## What the exercise asks
Reproduce only the lines from the one containing "30.Oktober / 6.November" through the end of the data, exactly as they stand.

"""

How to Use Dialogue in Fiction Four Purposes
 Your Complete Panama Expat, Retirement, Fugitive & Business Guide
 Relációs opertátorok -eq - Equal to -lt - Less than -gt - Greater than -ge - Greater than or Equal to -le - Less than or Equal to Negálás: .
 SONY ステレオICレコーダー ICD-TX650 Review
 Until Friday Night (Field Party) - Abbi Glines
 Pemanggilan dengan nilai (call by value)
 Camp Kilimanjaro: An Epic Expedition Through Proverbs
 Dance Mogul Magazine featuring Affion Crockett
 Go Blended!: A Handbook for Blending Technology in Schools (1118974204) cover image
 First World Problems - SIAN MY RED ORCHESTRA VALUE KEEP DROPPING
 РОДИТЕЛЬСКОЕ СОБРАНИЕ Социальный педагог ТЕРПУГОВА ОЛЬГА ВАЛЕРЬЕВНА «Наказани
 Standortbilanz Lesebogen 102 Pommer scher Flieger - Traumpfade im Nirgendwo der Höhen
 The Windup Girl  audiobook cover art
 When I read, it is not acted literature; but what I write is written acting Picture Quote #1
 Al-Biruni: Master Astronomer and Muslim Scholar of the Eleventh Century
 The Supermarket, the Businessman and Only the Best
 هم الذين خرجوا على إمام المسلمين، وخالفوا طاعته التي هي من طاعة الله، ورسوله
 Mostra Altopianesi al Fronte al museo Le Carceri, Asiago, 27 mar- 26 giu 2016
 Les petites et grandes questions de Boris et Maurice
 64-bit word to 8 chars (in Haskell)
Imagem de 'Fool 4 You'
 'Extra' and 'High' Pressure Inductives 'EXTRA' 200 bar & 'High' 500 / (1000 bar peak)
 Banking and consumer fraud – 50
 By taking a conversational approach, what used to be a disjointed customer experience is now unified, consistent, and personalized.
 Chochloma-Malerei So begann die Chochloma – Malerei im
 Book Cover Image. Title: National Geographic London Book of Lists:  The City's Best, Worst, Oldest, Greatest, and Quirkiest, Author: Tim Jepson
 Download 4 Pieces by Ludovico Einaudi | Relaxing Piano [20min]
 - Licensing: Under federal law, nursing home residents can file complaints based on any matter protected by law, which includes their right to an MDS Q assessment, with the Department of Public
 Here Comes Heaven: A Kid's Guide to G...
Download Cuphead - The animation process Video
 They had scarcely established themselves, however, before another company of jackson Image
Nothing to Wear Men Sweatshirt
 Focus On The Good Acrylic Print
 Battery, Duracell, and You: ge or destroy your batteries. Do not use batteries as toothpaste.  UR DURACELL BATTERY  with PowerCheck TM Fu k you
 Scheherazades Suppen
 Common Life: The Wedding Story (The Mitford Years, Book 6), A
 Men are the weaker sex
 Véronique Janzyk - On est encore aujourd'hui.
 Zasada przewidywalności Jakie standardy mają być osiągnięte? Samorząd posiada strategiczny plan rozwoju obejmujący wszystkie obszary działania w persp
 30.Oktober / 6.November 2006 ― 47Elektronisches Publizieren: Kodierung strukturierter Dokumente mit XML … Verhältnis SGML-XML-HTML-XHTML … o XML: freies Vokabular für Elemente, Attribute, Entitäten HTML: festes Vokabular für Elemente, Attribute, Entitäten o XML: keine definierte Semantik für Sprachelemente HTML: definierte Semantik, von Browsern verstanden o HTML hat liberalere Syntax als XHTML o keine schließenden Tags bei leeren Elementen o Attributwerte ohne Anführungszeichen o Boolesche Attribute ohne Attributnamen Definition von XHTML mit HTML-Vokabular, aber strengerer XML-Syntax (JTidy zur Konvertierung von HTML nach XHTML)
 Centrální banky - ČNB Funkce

"""

## Problem solution
 30.Oktober / 6.November 2006 ― 47Elektronisches Publizieren: Kodierung strukturierter Dokumente mit XML … Verhältnis SGML-XML-HTML-XHTML … o XML: freies Vokabular für Elemente, Attribute, Entitäten HTML: festes Vokabular für Elemente, Attribute, Entitäten o XML: keine definierte Semantik für Sprachelemente HTML: definierte Semantik, von Browsern verstanden o HTML hat liberalere Syntax als XHTML o keine schließenden Tags bei leeren Elementen o Attributwerte ohne Anführungszeichen o Boolesche Attribute ohne Attributnamen Definition von XHTML mit HTML-Vokabular, aber strengerer XML-Syntax (JTidy zur Konvertierung von HTML nach XHTML)
 Centrální banky - ČNB Funkce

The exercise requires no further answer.